§ TEXT SEGMENT
Ze'ev Schiff (זאב שיף‎; 1 July 1932 – 19 June 2007) was an Israeli journalist and military correspondent for Haaretz.

Schiff moved to Mandatory Palestine with his family in 1935. He studied Middle Eastern affairs and military history at Tel Aviv University.

Schiff wrote numerous books, including Israel's Lebanon War and Intifada, both with Ehud Ya'ari, and A History of the Israeli Army: 1874 to the Present. He also served as a military correspondent in Vietnam, the Soviet Union, Cyprus and Ethiopia. Schiff won several prizes, including the Sokolov Journalism Prize, the Amos Lev Prize, and the Sarah Reichenstein Prize.

§ INSTRUCTIONS
(1) In the passage on Ze'ev Schiff, write out the part from "Ze'ev Schiff (זאב" to "Tel Aviv University." again, substituting "war reporter" for "military correspondent".
(2) Pick up the passage on Ze'ev Schiff where it stops and continue it.
The records come from a separate source.

§ RAW DATA
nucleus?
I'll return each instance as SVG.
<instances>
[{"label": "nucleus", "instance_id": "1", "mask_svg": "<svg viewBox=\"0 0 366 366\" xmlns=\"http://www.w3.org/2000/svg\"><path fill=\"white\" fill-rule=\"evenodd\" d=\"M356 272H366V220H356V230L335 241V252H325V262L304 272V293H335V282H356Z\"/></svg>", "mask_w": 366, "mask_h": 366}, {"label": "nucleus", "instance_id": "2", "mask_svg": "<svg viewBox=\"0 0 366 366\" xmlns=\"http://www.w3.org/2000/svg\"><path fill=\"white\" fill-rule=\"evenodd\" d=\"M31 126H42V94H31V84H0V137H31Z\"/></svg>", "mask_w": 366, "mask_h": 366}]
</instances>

§ EXPECTED RESPONSES
(1)
Ze'ev Schiff (זאב שיף‎; 1 July 1932 – 19 June 2007) was an Israeli journalist and war reporter for Haaretz.

Schiff moved to Mandatory Palestine with his family in 1935. He studied Middle Eastern affairs and military history at Tel Aviv University.

(2)
He joined the Haaretz staff in 1955 and became senior associate of the Carnegie Endowment for International Peace in 1984. He was the chairman of the Military Writers Association, a fellow at the Washington Institute for Near East Policy and an Isaac and Mildred Brochstein Fellow in Peace and Security at the James A. Baker III Institute for Public Policy at Rice University.

Schiff died in 2007 in Tel Aviv.

==Published works==
- Wings over Suez (the Israeli Air Force during the War of Attrition), 1970.
- "A History of the Israeli Army: 1870–1974" (1974)
- War of Deception (1982 Lebanon War), 1984.